ANZ has strict security legislation and data governance and compliance standards. This in turn requires companies operating in these countries to comply and be stringent in their overall security posture and data management across hybrid environments.

Another factor driving such resilience may also be due to a strong backbone of tech talent in these countries with established centers of excellence and development centers that encourage collaboration and innovation over siloed efforts and being reactive.

Which industries in the region are ahead in digital resilience, and which are lagging?

Raen Lim: In our research, we learnt that the retail and financial service industry have led the charge in digital resiliency and have reported the highest levels of digital transformation success. On the other hand, globally, the Public Sector and Telecommunications industries have been the slowest in achieving digital transformation success.

Historically, the PubSec and Telecom industries have been held back by their dependence on cumbersome legacy technology environments, alongside a lack of broader investment in digital resilience. However, while it seems daunting, building digital resilience capabilities can be fuss-free.

Take for example the case of Globe Telecom (Globe), the largest telecommunications company in the Philippines. While the industry traditionally struggles with legacy infrastructure, firmware and an unwieldy security posture, Globe was able to capably harness Splunk’s cloud-based IT Service Intelligence platform towards improving whole-of-network visibility.

With twenty monitors cut down to just one customized, centralized dashboard, the telecom giant was able to gain complete visibility into their security posture, improve anomaly detection and switch from reactive to proactive problem-solving. By centralizing operational health, Globe uses 80% less time to detect incidents and 40% fewer system-monitoring resources needed for their round-the-clock IT operations.

Globe’s proactive approach towards acting upon data insights embraced digital resilience as the basis of business resilience.

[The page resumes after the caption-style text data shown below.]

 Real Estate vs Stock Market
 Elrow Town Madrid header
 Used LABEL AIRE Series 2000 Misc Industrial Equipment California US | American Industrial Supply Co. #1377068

How should organizations level up to become more digitally resilient?

Raen Lim: Most organizations are already at some stage of building digital resilience. What’s harder is to move away from traditional mindsets of resilience as a matter of compliance and part of disaster recovery. For a while, digital systems have been taken for granted despite their increasing criticality. We have witnessed how digitalization has been instrumental in achieving growth and any potential strain on digital systems can be catastrophic across an organization.

Hence, the basis of any kind of business “resilience” must be digital resiliency. Such a transition must mean that digital resiliency transitions into a whole-of-organization strategic objective, distributed across all key functions of an organization.

One way organizations could level up would be to invest in automation. Such efforts are key, considering that it allows organizations to maximize their resources, allowing for its human resources to be diverted towards other avenues of growth. Integrating automation into an organization’s operations could take the form of embracing auto-remediating systems that restore themselves if they run into issues, or automating security playbooks.

For example, the use of machine-learning within their threat detection approaches enables Security teams to automate the process of filtering out false positives, and detect patterns of suspicious activity efficiently and accurately.

Another way for organizations to become more digitally resilient is to build a culture of collaboration across disparate tech teams. Empowering teams with unified solutions is often key in facilitating digital transformation across the whole organization, and is especially beneficial in times of disruption. In fact, Splunk’s research found that where security and IT teams support initiatives to accelerate the release cycle across all products and services, these companies are twice as likely to have digital transformation success, compared to siloed efforts.

We have helped numerous organizations across Asia build their digital capabilities and have seen how that can help weather disruptions – and be a source of tremendous growth, if harnessed appropriately.